Excerpts of spatial question data:
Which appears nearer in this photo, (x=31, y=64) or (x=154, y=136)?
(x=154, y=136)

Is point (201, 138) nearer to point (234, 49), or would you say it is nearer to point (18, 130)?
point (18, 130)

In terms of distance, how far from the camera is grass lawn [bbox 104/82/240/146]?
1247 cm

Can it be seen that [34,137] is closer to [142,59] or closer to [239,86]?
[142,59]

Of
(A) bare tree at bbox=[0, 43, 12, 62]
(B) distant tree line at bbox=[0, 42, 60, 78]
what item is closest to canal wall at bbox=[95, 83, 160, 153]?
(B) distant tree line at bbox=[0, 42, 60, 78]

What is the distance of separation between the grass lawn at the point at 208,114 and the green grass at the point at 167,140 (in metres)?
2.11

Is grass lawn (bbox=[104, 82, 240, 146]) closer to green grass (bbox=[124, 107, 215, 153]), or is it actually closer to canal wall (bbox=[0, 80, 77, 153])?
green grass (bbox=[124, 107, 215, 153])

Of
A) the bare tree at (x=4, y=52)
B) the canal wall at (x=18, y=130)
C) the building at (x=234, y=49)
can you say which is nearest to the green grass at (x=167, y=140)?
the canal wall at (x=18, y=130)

*The exercise*.
Copy every entry above word for word, changing nothing.

*Response to the task*.
Which appears nearer in this photo, (x=31, y=64) or (x=154, y=136)?
(x=154, y=136)

Is point (201, 138) nearer to point (234, 49), or would you say it is nearer to point (18, 130)?
point (18, 130)

In terms of distance, how far from the camera is grass lawn [bbox 104/82/240/146]?
1247 cm

Can it be seen that [34,137] is closer to [142,59] or closer to [239,86]?
[142,59]

Of
(A) bare tree at bbox=[0, 43, 12, 62]
(B) distant tree line at bbox=[0, 42, 60, 78]
what item is closest to canal wall at bbox=[95, 83, 160, 153]?
(B) distant tree line at bbox=[0, 42, 60, 78]

What is the distance of separation between the grass lawn at the point at 208,114 and the green grass at the point at 167,140 (in metres)?
2.11

Is grass lawn (bbox=[104, 82, 240, 146]) closer to green grass (bbox=[124, 107, 215, 153]), or is it actually closer to canal wall (bbox=[0, 80, 77, 153])?
green grass (bbox=[124, 107, 215, 153])

Of
A) the bare tree at (x=4, y=52)
B) the canal wall at (x=18, y=130)
C) the building at (x=234, y=49)
can you say which is nearest to the green grass at (x=167, y=140)?
the canal wall at (x=18, y=130)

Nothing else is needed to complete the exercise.